Set of tasks ::
(1) Answer these from the passage on the arthroscopic surgical system:
(a) What feature of the handpiece lets it be sterilized by autoclaving?
(b) To which position is the selector switch turned, and what is that position labeled?
(c) What does each surgical device have at its distal end?
(2) Reproduce the part of the passage on the arthroscopic surgical system starting with "To attach a" and going on through "to be used.)".

Text ::
►

Within the handpiece, closely adjacent surface 32 defining the
surgical-device-receiving recess, are sensors consisting of end
operated mini-reed switches 34, 34'. In the proximal end surface of
each of the surgical devices, at selected locations opposite the
positions of the sensors when the device is assembled with the
handpiece, are magnets 36, 36' adapted to actuate the reed
switches. The magnetic indicators in the surgical devices are
arranged in predetermined respective patterns, whereby the acuation
of the switches opposite the magnet positions identifies to the
rest of the system, the device that is to be used. The
controller/power unit then automatically establishes a limit on the
power to be provided to the handpiece to limit the speed range and
the torque to within the preselected limits for optimum performance
of the rotary tip being used. This reduces the chance of damage to
the surgical device or tip, and reduces the risk of injury to the
patient.
The motor compartment of handpiece 10 is sealed, with the reed
switches disposed within the compartment, to permit the handpiece
to be sterilized by autoclaving. The surgical devices and rotary
tips can also be autoclaved.
Referring to FIG. 1, to operate the arthoscopic surgical system of
the invention, connect footswitch 50 to the labeled receptacle on
the side of the controller/power unit 18. Plug the cord 48 from the
motorized handpiece 10 into the proper receptacle 52 on the side of
the unit. (In the unit shown, provision is made for operation of
motor drive units for the Dyonics, Inc. Intra-Articular Surgical
System and the Arthroplasty System by connecting them to
receptacles 54, 56 of the power unit. The receptacles are designed
so that each motor drive unit will function only if its plug is
inserted into the correct receptacle.)
Turn the selector switch 58 at the left of the controller/power
unit front panel to its center position, labeled "UNIVERSAL DRIVE".
(If another motor drive unit is to be used, turn the selector
switch to the appropriate position. Power is supplied only at the
selected receptacle.)
Select the desired surgical device, e.g. Shaver/Cutter device 12,
bring the handpiece 10 and device 12 together, orienting the
handpiece so its key slot 60 can be seen. Orient the device 12 so
its key 62 can be seen. Slide the device into the handpiece so that
the key enters the slots. Push in until a click is heard. (When it
is desired to remove a surgical device, press down on the key and
simultaneously draw the device from the handpiece. If suction is
being applied, the operator will perceive a slight force holding
the components together.)
Each surgical device has a spring-loaded ring 64 at its distal end.
This is the release ring that permits rotary tip insertion and
removal. (The reference numerals given refer to device 12. Common
structural features present in devices 14 and 16 are indicated with
the same reference numerals, marked prime and double prime,
respectively.)
To attach a rotary tip, slide the release ring on the device toward
the handpiece. This will reveal the key slot 66" on the distal rim
of device recess (device 16, FIG. 6). Select a rotary tip from the
same family as the selected device. (The proximal portions of the
rotary tips are selectively sized to fit properly in the bore of
only the surgical device with which they are intended to be used.)
Orient the handpiece and device so that the key slot 66" on the
device and the corresponding key on the tip can both be seen.
Insert the tip into the device so that the key goes into the slot.
Let the release ring slide back to its original position. (To
remove a tip, slide the release ring toward the handpiece, and
simultaneously draw the tip out of the device. If suction is being
applied, the operator will perceive a slight force holding the
components together.)

◄

Input data ::

►

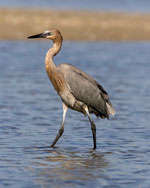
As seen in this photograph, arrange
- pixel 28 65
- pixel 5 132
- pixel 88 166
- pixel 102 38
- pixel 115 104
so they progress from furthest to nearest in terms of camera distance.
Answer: pixel 102 38
pixel 28 65
pixel 115 104
pixel 5 132
pixel 88 166

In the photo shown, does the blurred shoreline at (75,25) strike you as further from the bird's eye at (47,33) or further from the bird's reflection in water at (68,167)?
the bird's reflection in water at (68,167)

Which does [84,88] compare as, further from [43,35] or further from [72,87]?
[43,35]

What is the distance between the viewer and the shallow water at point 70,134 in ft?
21.5

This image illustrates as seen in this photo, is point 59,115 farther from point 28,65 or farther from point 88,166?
point 28,65

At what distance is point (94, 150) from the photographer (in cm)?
812

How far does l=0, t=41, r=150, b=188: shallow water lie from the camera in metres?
6.57

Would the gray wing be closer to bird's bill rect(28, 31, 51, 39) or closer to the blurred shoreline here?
bird's bill rect(28, 31, 51, 39)

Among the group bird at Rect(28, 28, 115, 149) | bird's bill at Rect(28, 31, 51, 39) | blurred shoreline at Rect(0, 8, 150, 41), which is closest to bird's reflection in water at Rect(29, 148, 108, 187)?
bird at Rect(28, 28, 115, 149)

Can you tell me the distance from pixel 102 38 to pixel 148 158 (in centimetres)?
1691

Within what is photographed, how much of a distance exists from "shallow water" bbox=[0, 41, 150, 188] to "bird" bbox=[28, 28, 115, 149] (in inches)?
17.1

◄

Task answers ::
(1)
(a) Its motor compartment is sealed, with the reed switches disposed within the compartment.
(b) Its center position, labeled "UNIVERSAL DRIVE".
(c) A spring-loaded ring (ring 64), the release ring that permits rotary tip insertion and removal.

(2)
To attach a rotary tip, slide the release ring on the device toward
the handpiece. This will reveal the key slot 66" on the distal rim
of device recess (device 16, FIG. 6). Select a rotary tip from the
same family as the selected device. (The proximal portions of the
rotary tips are selectively sized to fit properly in the bore of
only the surgical device with which they are intended to be used.)